あれから、10年の月日が流れた。
エスデスとは2、3年くらい一緒に修行していたが帝都に士官してもらった。
その時は決闘をして、勝った方がお互いの意見を聞くということになり、ギリギリで俺は勝った。
それでも納得はしてなかったので、帝都で再会したら何でも一つ言うことを聞くという形で渋々納得してくれた。

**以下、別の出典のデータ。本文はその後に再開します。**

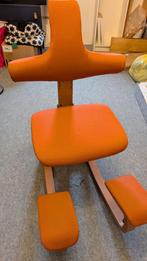 Varier Thatsit Knie Stoel - Zo Goed Als Nieuw!, Ophalen, Oranje, Zo goed als nieuw, Bureaustoel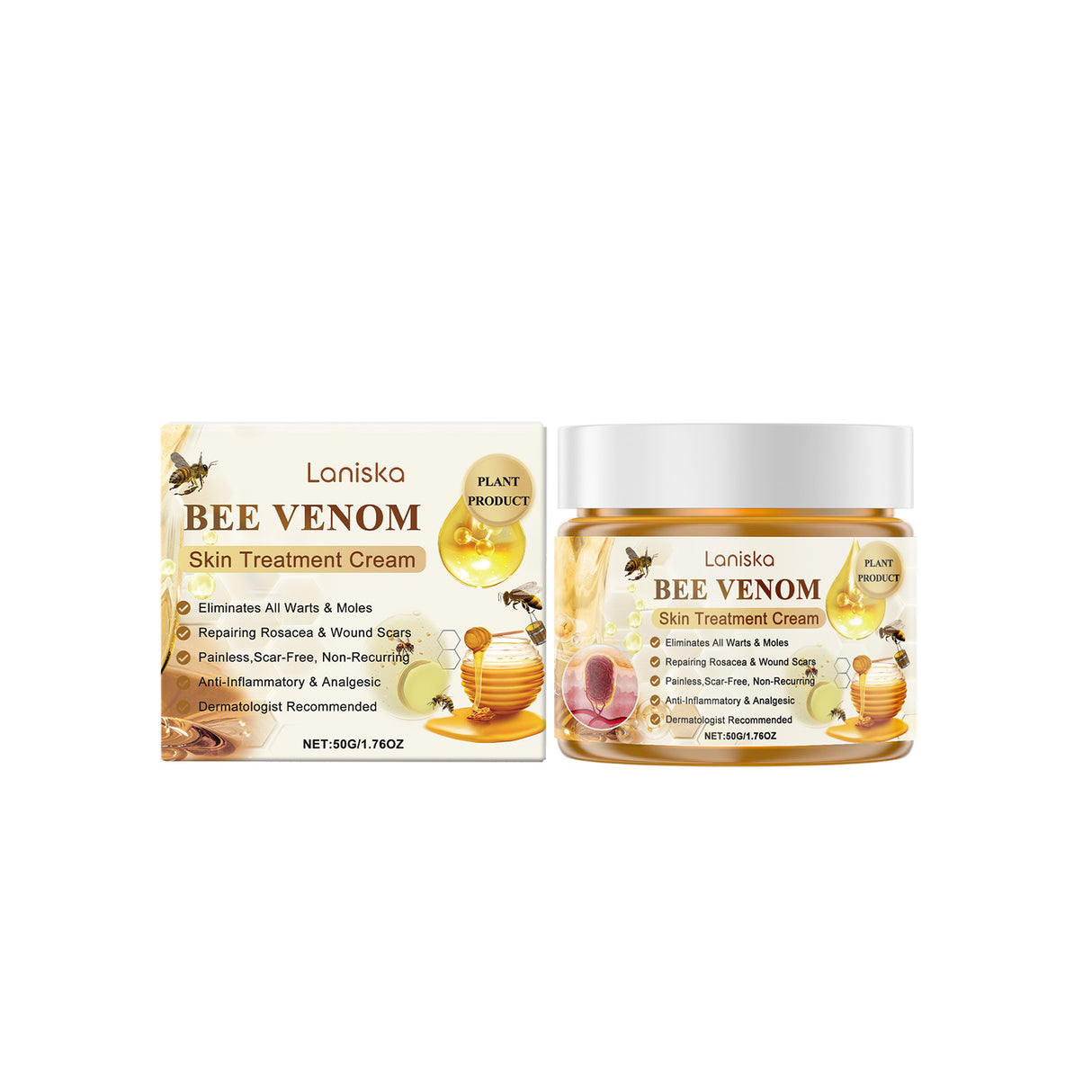 Bee Venom Skin Care Cream, Moisturizing, Repairing And Smoothing Skin Care Cream With Herbal Gentle Ingredients
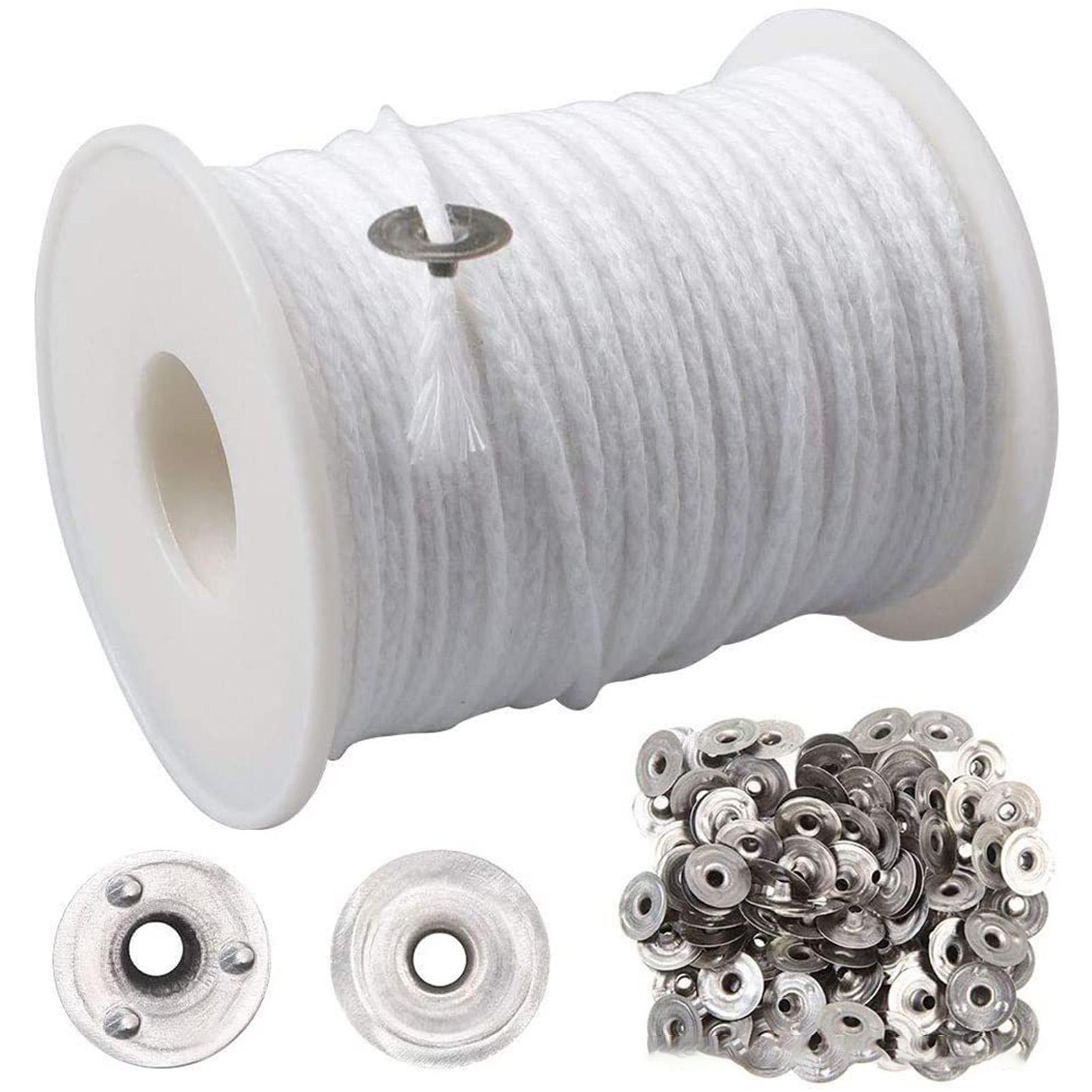 Kerze Docht Draht Weiß 61m 12,5mm Durchmesser 2,6mm Basis Baumwolle Aluminium Legierung Kerze Docht Rolle für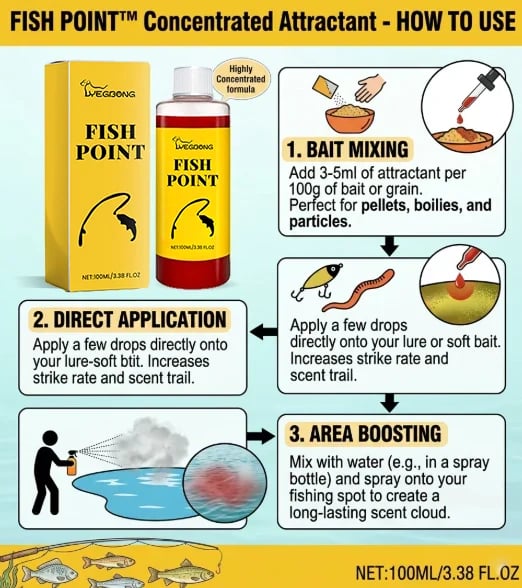 🔥LAST DAY 49% OFF - 🎣 Concentrated Fish Attractant Liquid – 🐟Fast-Acting Red Worm Formula -8JX3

その時の決闘は神様の特典は使わなかった。使うときではないと思ったからだ。
そして、俺は20歳になり、帝都に行こうと思った。
「ここが帝都か。人が凄く多いな。」
俺はどうゆう物があるか見渡しながら歩いていた。
「おーい!そこの君。」
声がした方を見ると、金髪の美人が話しかけてきた。
「君は帝都に士官しにきた口かな?」
ん?一応そうなるのかな?
「まぁそうだな。」
「君は運が良かったね。私の知り合いに頼んで推薦することもできるよ。」
でも、エスデスに頼めば大丈夫だろ。
「いや、俺も知り合いがいるから大丈夫だ。」
「そうなんだ。まぁ何かあったら話聞くよ。」
「ありがとな。見ず知らずの美人さん。」
そういって俺は宮殿の方に歩いていった。
レオーネSIDE
私はさっきお金をたかろうと青年と話していた。結果は失敗に終わったが、美人と言われドキッとした。
「君は悪にそまらないでくれよ。」
すると、次は帝都に稼ぎにきたと顔に書いてあるわかりやすい少年が歩いてきたので次の獲物にしようと決めた。
「エスデスはいるか?」
俺は宮殿の近くの兵士にエスデスがいるか聞いた。
「おい!お前エスデス様を誰だと思っている!」
そうか。エスデスは将軍になったんだったな。
「いるか、いないか教えてくれ。」
「お前みたいな礼儀知らずな奴に教えられるか!」
こいつ、話聞く気ないな。
困ったな。脅すか。
「もし、俺が知り合いやったらお前どうなるか分からんぞ」
「一応連絡だけしてやるからそこで待ってろ!」
数分待つとさっきの兵士が顔を青くしながら歩いてきた。
「申し訳ありませんでした。エスデス様の知り合いとは知らず失礼なことをしました。」
「次から気をつけてね。で、エスデス何て言っとった。」
「はい。ただいま向かうと言ってました。」
すると、上から気配がしたので上を見るとエスデスがこっちにくるのが見えた。
そして、地面に着地した。
「ハル!遅いぞ。何年待ったと思っている。あと、気づいたなら受け止めてくれてもいいだろ。」
そういいながら、抱きついてきた。
「悪いな。エスデスより強くなろうと思ったらそれ相応の事しないと駄目だからな。」
「ほう。なら久しぶりに決闘でもするか?まぁ今回は私の勝ちだかな。」
「凄い自信やな。なら、近いうちにやろうな。」
こうして、俺とエスデスが闘うことが決まった。
「あと、俺これから帝都で暮らして…「私の部屋にすめばいい!」ありがとな。」
有無を言わせない顔だったので俺は一緒に暮らすことにした。
「じゃあ、決まりだな。なら部屋に案内しやろう。着いてこい!」
そう言われエスデスの後をついていき、部屋に着いたら大臣から呼び出しがかかってしまい、エスデスは不機嫌そうに出て行った。